Spiers: That’s almost totally true. Here, Steven’s gonna tell you one now.

Joe Preston, vocals/guitar:
It’s not Steven, it’s Joe. Steve’s wussing out again.

OK. You were gonna tell a story about the Melvins.

Preston: All right. In Lawrence, Kansas, we were playing at this place called the Outhouse, which I don’t think exists anymore, kind of out in a cornfield. Anyway, when we got there, there was some cops in the parking lot, and we thought, Oh, shit. We saw this little dude in handcuffs in his underwear out there. And as we got all the way into the parking lot, there was a pickup truck sticking through the front of the building, and the guys there told us they were just opening up the club, cleaning things up, getting ready for the show that day.
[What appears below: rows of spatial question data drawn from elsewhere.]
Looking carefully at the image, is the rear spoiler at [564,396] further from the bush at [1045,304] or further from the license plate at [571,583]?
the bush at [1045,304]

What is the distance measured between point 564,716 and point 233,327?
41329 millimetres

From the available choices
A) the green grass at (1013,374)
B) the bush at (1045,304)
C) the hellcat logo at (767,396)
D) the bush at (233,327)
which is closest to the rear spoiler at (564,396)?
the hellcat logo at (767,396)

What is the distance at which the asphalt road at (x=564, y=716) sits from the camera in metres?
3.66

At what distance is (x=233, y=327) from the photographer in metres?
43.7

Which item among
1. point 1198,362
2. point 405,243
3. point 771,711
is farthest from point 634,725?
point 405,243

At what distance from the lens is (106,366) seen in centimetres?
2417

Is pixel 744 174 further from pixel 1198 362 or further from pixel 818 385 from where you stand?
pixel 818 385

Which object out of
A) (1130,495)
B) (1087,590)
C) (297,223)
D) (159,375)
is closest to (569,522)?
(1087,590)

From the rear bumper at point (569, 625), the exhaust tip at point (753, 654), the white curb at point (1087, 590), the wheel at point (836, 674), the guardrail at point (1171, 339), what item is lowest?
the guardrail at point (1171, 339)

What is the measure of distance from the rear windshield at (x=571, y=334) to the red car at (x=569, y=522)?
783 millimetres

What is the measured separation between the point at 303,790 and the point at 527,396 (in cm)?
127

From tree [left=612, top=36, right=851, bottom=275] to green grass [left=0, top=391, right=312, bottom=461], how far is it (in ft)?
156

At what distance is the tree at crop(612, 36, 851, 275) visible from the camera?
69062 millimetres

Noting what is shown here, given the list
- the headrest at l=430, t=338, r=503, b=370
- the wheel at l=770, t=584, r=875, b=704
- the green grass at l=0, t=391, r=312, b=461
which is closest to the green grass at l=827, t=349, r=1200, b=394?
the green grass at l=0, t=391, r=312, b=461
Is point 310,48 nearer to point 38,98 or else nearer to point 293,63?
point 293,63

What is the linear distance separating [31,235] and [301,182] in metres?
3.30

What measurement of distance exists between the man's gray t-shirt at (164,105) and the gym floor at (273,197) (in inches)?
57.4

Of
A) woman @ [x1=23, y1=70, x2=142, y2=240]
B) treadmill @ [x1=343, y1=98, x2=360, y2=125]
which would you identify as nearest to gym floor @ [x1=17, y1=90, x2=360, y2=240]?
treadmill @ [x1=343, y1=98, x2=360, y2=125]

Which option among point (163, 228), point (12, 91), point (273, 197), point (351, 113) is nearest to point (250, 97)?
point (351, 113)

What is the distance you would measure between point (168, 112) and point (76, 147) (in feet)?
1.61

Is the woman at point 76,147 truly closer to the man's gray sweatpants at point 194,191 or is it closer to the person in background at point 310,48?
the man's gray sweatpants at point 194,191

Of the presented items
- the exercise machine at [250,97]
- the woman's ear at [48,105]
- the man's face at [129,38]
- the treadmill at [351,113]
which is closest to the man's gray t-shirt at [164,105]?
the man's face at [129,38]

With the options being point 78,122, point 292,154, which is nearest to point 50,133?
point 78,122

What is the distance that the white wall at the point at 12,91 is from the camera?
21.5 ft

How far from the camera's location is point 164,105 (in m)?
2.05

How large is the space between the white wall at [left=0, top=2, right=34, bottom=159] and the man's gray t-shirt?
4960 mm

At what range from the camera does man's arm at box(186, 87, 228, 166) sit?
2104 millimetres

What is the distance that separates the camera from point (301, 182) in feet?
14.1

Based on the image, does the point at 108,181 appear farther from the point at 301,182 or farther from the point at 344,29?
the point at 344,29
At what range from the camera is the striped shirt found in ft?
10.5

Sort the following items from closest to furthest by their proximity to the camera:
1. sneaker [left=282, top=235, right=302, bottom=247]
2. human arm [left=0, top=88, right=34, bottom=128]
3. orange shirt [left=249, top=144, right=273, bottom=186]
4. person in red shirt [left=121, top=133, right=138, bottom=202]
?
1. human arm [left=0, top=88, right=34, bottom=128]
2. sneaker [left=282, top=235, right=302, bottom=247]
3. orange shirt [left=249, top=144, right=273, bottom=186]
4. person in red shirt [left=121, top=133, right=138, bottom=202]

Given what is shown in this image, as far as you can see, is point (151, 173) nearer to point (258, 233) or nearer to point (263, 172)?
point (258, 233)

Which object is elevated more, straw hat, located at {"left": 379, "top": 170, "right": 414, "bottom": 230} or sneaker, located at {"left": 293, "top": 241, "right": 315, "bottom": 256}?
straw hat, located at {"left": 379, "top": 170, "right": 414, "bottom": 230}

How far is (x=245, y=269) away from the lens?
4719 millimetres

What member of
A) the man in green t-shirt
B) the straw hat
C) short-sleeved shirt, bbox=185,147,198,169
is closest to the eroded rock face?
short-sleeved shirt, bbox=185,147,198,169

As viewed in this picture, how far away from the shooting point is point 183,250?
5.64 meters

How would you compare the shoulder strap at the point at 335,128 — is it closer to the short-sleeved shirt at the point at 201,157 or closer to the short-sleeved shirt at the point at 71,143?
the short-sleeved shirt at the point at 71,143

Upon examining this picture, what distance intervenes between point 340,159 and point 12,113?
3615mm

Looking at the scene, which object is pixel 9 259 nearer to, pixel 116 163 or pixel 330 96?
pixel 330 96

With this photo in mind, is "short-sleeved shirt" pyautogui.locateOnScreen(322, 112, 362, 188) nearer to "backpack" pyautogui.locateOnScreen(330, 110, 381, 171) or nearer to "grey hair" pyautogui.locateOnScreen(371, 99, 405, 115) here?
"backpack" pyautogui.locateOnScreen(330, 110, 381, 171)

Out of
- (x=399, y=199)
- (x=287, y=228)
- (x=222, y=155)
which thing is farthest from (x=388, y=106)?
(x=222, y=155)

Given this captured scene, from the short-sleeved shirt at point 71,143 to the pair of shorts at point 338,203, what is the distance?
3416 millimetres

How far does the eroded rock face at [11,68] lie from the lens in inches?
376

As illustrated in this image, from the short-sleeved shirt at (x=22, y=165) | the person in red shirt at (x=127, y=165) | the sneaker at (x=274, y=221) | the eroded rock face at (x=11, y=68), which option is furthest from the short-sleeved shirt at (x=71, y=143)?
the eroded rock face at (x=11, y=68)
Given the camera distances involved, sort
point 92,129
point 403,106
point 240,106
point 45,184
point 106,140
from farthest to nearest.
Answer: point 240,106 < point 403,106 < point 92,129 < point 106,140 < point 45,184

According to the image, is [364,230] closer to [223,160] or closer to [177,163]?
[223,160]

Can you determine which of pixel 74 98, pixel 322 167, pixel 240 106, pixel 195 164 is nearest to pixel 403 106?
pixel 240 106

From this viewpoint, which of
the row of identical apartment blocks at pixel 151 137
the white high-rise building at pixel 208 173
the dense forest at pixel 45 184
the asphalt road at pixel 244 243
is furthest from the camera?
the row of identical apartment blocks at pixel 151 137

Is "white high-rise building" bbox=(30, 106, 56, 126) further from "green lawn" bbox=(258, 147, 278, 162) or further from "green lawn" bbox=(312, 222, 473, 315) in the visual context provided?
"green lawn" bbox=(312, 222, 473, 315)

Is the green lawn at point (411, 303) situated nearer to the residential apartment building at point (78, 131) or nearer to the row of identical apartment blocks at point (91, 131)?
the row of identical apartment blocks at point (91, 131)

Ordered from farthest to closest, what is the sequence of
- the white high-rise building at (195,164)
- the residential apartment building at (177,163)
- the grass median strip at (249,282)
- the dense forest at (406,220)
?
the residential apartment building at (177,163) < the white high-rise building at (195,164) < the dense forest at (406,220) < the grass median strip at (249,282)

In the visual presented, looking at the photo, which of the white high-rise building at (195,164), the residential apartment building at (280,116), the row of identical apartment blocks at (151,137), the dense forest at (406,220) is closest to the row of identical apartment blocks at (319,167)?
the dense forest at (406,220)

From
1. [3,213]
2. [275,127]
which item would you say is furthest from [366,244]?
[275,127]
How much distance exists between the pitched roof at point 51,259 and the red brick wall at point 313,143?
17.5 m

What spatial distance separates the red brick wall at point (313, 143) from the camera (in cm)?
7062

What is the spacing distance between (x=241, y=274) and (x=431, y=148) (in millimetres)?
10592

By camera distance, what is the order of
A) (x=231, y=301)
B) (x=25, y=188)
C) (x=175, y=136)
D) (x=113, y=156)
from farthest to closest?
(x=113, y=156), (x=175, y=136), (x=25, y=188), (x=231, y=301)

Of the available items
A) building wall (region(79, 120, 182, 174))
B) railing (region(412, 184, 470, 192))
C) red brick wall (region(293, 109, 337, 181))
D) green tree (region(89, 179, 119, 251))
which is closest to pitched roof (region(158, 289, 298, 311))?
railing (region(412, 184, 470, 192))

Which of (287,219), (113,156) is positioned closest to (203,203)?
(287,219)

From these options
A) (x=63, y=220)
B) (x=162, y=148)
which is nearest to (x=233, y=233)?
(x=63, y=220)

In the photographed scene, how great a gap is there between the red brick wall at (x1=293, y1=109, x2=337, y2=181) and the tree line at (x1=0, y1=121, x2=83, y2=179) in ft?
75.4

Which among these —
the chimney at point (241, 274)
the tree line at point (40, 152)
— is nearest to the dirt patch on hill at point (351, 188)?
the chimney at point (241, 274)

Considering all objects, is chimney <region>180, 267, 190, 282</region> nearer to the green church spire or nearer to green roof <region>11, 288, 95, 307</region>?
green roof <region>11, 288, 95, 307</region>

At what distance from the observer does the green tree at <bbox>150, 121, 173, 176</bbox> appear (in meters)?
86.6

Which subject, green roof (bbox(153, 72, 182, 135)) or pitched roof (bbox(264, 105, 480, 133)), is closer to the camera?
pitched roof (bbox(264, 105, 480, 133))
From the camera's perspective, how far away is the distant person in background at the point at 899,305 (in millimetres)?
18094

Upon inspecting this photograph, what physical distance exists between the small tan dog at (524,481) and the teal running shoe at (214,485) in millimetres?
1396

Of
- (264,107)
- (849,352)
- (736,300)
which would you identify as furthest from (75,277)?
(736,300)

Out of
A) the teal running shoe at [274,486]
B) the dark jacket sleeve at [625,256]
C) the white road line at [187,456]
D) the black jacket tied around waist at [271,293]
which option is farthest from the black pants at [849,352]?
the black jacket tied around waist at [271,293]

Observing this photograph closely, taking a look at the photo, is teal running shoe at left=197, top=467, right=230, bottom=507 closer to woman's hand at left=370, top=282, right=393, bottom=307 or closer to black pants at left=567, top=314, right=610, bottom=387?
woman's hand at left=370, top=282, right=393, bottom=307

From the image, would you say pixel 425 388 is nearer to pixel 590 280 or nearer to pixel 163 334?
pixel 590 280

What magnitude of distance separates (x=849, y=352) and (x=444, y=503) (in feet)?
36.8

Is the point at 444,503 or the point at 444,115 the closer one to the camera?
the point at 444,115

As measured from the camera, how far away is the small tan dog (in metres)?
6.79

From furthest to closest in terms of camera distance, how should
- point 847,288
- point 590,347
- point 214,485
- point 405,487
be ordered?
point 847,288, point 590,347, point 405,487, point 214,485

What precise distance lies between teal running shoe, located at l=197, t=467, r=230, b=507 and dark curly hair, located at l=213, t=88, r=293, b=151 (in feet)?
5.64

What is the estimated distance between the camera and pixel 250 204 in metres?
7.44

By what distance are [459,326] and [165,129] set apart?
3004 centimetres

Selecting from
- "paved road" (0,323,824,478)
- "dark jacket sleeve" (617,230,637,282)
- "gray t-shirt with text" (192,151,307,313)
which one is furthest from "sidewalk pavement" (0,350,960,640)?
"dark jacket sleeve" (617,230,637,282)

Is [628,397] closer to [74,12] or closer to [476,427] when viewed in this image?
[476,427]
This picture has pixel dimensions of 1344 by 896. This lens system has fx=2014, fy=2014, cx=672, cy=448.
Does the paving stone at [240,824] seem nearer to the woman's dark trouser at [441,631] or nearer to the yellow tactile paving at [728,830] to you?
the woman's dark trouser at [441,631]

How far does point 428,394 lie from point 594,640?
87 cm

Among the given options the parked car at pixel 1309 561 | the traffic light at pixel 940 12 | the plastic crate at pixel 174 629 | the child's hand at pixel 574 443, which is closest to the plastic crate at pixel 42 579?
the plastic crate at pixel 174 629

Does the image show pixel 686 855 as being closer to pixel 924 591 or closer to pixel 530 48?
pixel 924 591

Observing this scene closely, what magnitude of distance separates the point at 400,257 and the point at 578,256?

And this guy pulls up in his pickup in his underwear [craggily voice], “Which one of you faggots is gonna kick my ass?!” They were like, “Whatever, dude. Just go away.” Apparently, he left and then he drives back about 10 minutes later and starts chasing them around the parking lot in his truck, trying to run them down. They just ran into the front building and he followed them in, right through the front. So we got to see the immediate aftermath.

OK, those are both good stories.

Preston: Steve’s got all kinds of stuff that he’s refusing to pass on. Actually, I’m gonna hand the phone over to Steven. He can’t think of anything, so just prod him a little bit.

Tanner (for real): Hello.

So, tell us a story...

Tanner: When I was in ninth grade, I played baseball. [Everyone laughs] The game that we had was a double-header outside of Albany, Georgia, which is where I’m from. It was the day that everybody got out of school to go to the beach for spring break. And me and my two buddies had to go play baseball. But the plan was my dad was gonna come pick us up at the game and drive us to Panama City, Florida. He was supposed to be there for both games, but at the end of the second game, he still wasn’t there. We heard a ruckus. My dad had crashed his car, a Datsun 210, into the back of the bleachers of the baseball game. He was shitfaced. And I think the oldest person in the group was 15, he had a learner’s permit, and my dad’s car was a stick shift. So after yelling at my dad, I just put him in the backseat, my friend Brian tried his best to drive a stick shift. And my mom still doesn’t know this story.

Why is that?

Tanner: Two years before that, I was an all-star, like, after the season’s over. And me and my friend used to go to K-Mart and steal metal cassettes and stuff and we got busted. And they called my dad, but my dad never told my mom, because he knew she wouldn’t let me play baseball. So I never told her about putting the lives of 14- and 15-year-olds in danger.

So, driving stick shift worked out for your friend?

Tanner: Yeah. He had, like, four hours of driving to figure it out.